Le presidenziali americane del novembre 2024 hanno infiammato un dibattito che si era acceso già da qualche tempo intorno al futuro del neoliberismo e, di conseguenza, del capitalismo in quanto tale. Il neoliberismo è finito o resuscita sotto mentite spoglie prese a prestito dai populismi? Il neoliberismo manifesta una perdurante vitalità sua propria oppure la trova ibridandosi con altre forme? In ogni caso dove ci colloca tutto ciò nella parabola delle metamorfosi del capitalismo e delle trasformazioni della democrazia ad esse associate?
Donald Trump che viene rieletto presidente, dopo che nel 2020 aveva rifiutato di accettare il verdetto delle urne con la vittoria di Biden e aveva appoggiato l’insurrezione e l’assalto al Campidoglio, mostra che la democrazia è oggi attraversata da una minaccia eversiva permanente. Al tempo stesso i cittadini americani che hanno votato Trump si manifestano per quel che sono, lavoratori, white e blue collar, in gran parte maschi, bianchi, privi del titolo della laurea, che si sentono feriti e in collera con le élite e l’establishement perché privati dello status che in passato proveniva dal lavoro, un lavoro oggi degradato, dequalificato, sottopagato, con salari falcidiati dall’inflazione. Dunque, ancora una volta, i sussidi sembrano contare ben poco, mentre il lavoro conta a tal punto che al degrado del lavoro corrisponde il degrado della democrazia, così come è presumibile che solo dalla rivitalizzazione del lavoro scaturirà la rivitalizzazione della democrazia.

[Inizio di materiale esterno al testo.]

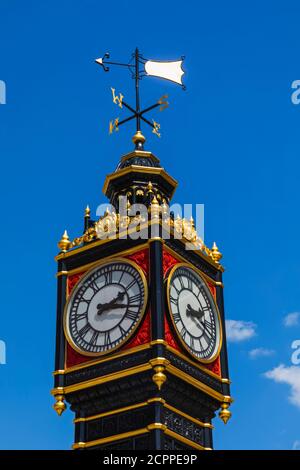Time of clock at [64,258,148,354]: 2:17
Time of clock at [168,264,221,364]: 2:18
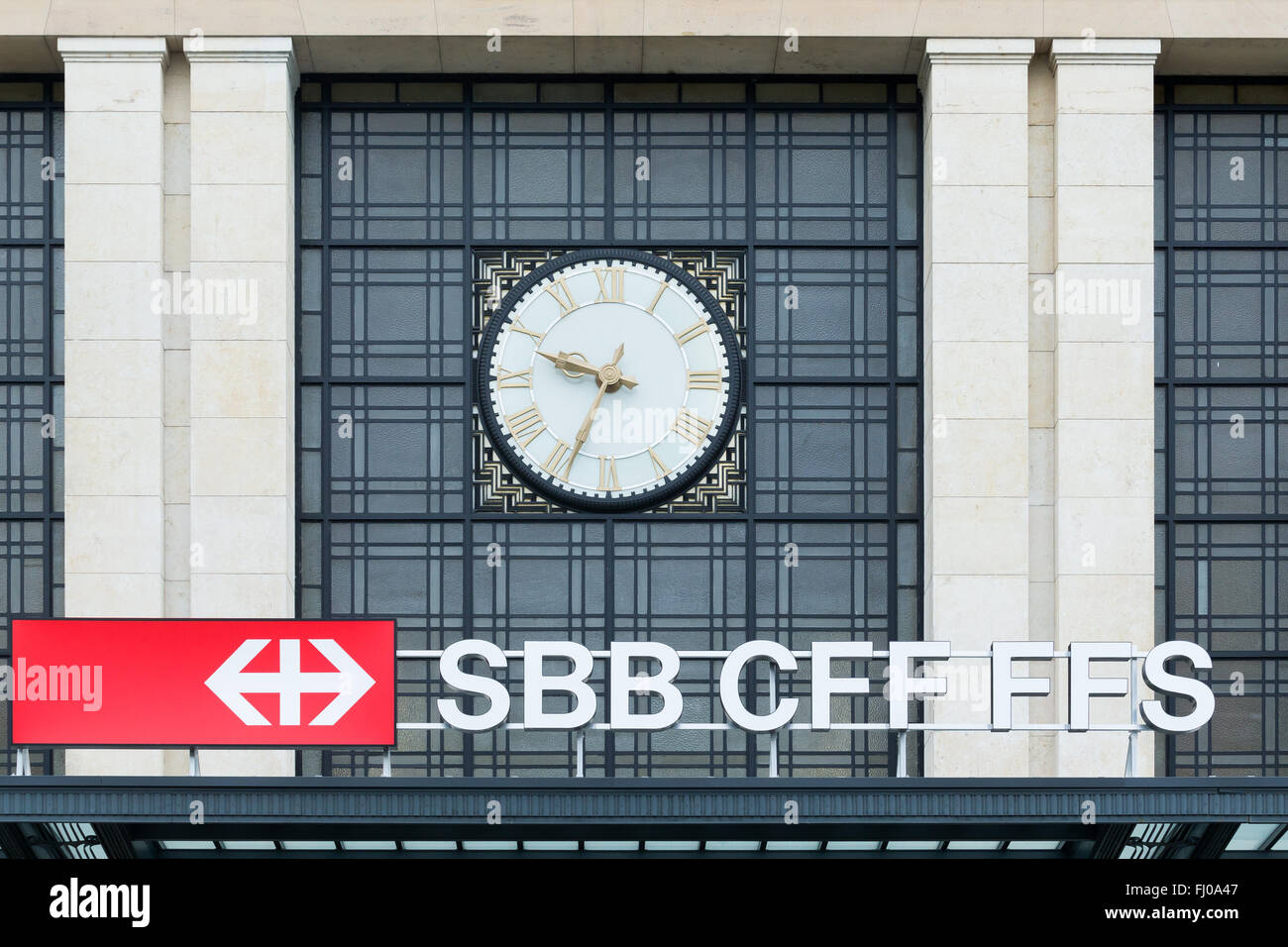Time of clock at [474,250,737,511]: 9:34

L’ultimo ventennio di sconquassi finanziari, convulsioni produttive, sofferenze occupazionali e sociali fa emergere caratteri di profonda strutturalità delle crisi[1]: la loro incubazione e la loro alimentazione si debbono al neoliberismo che per più di trent’anni ha guidato il mondo dando vita a un modello di sviluppo che si conferma irrimediabilmente drogato, distorto, alimentato da “bolle” su “bolle”, quella immobiliare, quella azionaria, quella finanziaria, quella bancaria ecc. Anche oggi sono all’opera forze profonde: il rimescolamento di carte avviene in primo luogo sui terreni finanziario e produttivo, a sua volta connesso alla ridefinizione degli assetti geostrategici globali. Al centro della contesa c’è l’energia che non è mai stata così intrecciata alla geopolitica. Le tecnologie sono l’altro fondamentale campo della competizione e dei conflitti: intelligenza artificiale, microchip sempre più piccoli, batterie per la mobilità elettrica e per l’accumulo di energia rinnovabile, nuovi materiali, robotica. Il tutto nell’ambito di mercati globali che si riassestano verso livelli di “globalizzazione selettiva” (cioè per aree continentali e per ambiti più delimitati).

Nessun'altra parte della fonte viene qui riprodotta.